**Article**
====

Trois aliénations, une crise existentielle
Pour Baptiste Rappin, la modernité technicienne impose trois grandes formes de dépossession :
- Technique : l’outil ne sert plus l’homme, il le domine.
- Politique : les finalités du travail échappent aux travailleurs eux-mêmes.
- Ontologique : l’homme est absorbé dans un univers d’abstraction, déconnecté du réel, du corps, de la matière, de la communauté.
Cette rupture entre l’expérience vécue et l’information pilotée crée une crise du sens. Le travail n’est plus source de dignité ni d’accomplissement. Il devient contrainte, absurdité, désengagement.

====

**Données enregistrées**
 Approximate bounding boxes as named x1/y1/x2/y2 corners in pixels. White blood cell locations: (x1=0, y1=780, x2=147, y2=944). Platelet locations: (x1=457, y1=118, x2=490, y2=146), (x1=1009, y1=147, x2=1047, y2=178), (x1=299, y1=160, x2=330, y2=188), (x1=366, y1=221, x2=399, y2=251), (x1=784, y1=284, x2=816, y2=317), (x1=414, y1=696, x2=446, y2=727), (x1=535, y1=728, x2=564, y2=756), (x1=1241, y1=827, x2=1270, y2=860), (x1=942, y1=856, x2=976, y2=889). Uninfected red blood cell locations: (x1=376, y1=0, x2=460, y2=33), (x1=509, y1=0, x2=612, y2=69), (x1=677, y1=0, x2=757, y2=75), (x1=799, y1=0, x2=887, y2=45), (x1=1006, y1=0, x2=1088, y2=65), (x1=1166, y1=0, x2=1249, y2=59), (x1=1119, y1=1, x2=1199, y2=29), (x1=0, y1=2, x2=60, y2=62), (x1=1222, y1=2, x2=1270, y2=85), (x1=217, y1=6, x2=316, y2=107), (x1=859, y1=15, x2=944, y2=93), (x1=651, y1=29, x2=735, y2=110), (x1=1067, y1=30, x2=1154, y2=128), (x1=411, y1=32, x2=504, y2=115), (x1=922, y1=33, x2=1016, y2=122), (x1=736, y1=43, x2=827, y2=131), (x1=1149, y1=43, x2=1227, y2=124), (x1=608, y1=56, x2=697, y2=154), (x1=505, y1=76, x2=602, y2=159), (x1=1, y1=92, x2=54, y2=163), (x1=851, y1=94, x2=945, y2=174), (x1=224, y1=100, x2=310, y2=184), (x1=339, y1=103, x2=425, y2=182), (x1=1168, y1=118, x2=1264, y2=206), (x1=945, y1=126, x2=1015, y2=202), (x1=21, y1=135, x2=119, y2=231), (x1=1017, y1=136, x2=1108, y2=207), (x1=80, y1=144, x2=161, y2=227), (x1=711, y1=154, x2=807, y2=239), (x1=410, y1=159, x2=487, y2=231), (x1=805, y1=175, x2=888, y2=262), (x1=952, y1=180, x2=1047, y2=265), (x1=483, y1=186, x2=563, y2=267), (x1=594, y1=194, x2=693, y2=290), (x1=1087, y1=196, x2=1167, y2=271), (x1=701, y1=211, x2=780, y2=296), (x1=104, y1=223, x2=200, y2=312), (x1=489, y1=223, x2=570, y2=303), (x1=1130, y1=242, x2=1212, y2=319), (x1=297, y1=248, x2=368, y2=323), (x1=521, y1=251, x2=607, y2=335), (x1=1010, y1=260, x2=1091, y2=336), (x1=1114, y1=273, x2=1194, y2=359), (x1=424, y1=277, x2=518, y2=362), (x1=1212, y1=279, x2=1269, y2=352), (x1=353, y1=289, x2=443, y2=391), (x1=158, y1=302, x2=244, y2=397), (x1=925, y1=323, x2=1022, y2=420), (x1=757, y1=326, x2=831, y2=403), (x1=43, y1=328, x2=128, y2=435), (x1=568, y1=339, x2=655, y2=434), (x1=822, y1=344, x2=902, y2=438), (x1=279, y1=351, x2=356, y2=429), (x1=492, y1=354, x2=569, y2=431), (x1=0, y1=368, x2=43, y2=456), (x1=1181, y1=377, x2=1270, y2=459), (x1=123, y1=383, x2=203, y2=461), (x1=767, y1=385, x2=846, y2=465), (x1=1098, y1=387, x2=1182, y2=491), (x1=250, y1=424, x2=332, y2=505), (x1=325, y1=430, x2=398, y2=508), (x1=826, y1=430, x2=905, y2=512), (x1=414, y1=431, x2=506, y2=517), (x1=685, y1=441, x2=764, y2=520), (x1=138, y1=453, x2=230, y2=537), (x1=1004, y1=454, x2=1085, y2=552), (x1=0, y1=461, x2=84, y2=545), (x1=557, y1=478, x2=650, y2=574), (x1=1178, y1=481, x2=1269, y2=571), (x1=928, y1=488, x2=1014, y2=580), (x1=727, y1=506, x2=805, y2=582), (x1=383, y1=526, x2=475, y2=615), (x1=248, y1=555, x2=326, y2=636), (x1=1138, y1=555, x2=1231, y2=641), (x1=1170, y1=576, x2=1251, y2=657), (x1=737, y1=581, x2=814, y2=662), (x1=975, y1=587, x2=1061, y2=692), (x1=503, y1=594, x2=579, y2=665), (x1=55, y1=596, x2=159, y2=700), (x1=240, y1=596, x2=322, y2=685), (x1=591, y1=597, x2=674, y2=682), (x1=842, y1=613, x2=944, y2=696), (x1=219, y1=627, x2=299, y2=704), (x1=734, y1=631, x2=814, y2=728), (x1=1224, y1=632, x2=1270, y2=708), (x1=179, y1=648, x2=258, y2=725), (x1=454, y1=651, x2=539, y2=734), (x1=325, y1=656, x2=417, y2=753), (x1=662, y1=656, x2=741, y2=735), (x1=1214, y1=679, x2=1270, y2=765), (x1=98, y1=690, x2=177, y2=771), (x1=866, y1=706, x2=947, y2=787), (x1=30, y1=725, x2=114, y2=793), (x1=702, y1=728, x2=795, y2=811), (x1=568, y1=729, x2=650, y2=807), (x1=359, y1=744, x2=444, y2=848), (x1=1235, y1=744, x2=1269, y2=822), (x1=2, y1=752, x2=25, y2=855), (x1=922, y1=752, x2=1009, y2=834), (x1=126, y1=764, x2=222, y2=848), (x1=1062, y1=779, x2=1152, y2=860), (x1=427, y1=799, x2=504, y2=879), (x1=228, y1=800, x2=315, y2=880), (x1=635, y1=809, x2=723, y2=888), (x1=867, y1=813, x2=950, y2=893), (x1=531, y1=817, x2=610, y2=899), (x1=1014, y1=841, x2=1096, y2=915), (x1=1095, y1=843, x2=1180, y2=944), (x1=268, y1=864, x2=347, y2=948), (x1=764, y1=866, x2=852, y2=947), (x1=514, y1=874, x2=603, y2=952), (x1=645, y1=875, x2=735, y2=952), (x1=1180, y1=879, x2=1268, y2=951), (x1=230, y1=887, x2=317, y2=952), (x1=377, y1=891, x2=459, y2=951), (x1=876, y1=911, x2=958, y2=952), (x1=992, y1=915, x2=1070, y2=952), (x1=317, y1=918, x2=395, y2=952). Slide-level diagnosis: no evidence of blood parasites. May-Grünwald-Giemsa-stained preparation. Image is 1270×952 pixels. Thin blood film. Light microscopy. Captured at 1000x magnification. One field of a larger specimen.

====

**À produire**
Poursuivez l'article sur les trois aliénations du travail en reprenant juste après sa dernière phrase.

**Réponse attendue**
Mais tout n’est pas perdu. Rappin termine sur une note d’espoir. Les signes d’un mouvement de reconquête se multiplient : près de 90 % des salariés français songeraient à une reconversion, souvent dans l’artisanat ou dans des métiers concrets, incarnés, autonomes. Chez les moins de 35 ans, issus des milieux les plus diplômés, le désir d’un travail qui fasse sens se traduit de plus en plus par un rejet du système managérial abstrait.
Et si, comme l’espérait Gustave Thibon, un « retour au réel » était à l’œuvre ? Loin de la société de contrôle et du pilotage cybernétique, renaît peut-être une aspiration à retrouver la maîtrise de son geste, le goût de l’œuvre, la fierté du métier.